Thank you for another great posting! And thank to Wifenumber3 comment. I do to have a Narc partner that has been years past his AA treatment and supposedly cured. I’ve often admired his sticking to the rule of not even a drop of alcohol. Before I learned about NPD I often wondered about his periods of sulkiness, unreasonably hostility and somebody told me that there is something called dry drinking when they don’t actually drink but succumb to their addiction mentally. This probably a lousy explanation. Anyway, there were times in the past when I couldn’t understand this sudden mood change, couldn’t cope with it and really, there were times in the past when I thought that maybe if he were drinking it would be better. Little I knew then, that there are people in this world that I can’t understand, fix, control, change. And it’s not up to me to to do all of the above. Now, I am holding dearly to the advice that the happiness is not something that someone gives to me but something that I have in me and it’s my as long as I DON’T GIVE IT UP AND GIVE IT AWAY.
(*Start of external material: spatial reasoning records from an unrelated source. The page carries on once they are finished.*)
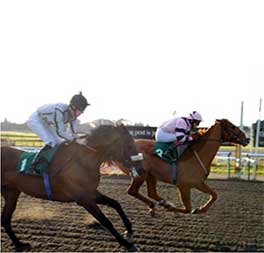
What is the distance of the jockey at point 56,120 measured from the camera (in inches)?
244

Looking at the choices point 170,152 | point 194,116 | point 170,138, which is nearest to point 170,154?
point 170,152

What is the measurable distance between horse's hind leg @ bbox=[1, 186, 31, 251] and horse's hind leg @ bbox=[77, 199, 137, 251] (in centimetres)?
83

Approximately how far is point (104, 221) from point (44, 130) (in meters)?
1.40

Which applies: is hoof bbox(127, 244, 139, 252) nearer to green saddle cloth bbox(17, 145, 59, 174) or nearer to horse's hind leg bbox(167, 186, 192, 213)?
green saddle cloth bbox(17, 145, 59, 174)

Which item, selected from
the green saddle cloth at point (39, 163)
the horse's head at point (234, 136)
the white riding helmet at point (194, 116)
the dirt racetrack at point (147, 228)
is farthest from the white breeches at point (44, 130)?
the horse's head at point (234, 136)

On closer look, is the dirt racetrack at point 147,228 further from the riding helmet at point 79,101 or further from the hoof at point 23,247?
the riding helmet at point 79,101

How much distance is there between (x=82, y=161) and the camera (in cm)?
629

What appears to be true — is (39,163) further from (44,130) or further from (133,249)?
(133,249)

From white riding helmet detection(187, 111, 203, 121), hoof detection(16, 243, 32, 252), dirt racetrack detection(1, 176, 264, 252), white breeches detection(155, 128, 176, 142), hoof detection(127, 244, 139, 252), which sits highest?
white riding helmet detection(187, 111, 203, 121)

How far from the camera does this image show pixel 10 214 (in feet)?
20.6

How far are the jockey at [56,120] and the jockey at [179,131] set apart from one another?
2.03 meters

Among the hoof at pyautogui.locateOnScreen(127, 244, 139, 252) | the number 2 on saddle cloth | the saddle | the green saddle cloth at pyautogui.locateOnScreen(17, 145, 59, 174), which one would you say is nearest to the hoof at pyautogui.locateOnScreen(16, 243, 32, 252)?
the saddle

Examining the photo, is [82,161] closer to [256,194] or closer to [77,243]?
[77,243]

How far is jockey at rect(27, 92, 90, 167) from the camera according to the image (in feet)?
20.3
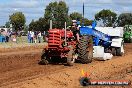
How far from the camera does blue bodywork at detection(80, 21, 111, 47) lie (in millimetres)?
20703

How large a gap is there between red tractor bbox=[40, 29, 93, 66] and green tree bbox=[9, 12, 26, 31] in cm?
5734

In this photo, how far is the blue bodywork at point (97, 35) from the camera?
20703 mm

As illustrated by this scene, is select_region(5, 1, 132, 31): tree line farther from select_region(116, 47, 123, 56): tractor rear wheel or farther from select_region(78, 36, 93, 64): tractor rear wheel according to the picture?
select_region(78, 36, 93, 64): tractor rear wheel

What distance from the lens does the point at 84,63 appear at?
19.0 meters

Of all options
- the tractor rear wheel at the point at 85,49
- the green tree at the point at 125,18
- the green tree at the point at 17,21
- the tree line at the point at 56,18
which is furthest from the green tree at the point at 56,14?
the green tree at the point at 125,18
I love your point about addictions. I have always made los excuses for my NH because he was able to conqour alcoholism and has been in recovery for years. However, I have seen a pattern of replacing that addition with others: OCD hoarding. Sex addition. Controling behavior. Even an addiction to me (he mistakes as love). This article enligtened me to the fact that new addictions can be random and sudden and will change as often as the Narc’s mood swings do. I will be more mindful and far more self-protective as I move forward with what I have to do next.
When I read this, I thought about an episode of “Sex and The City,” when SJP dates a man who is in AA. He was a sex manic and became addicted to her. When she left him he started drinking again.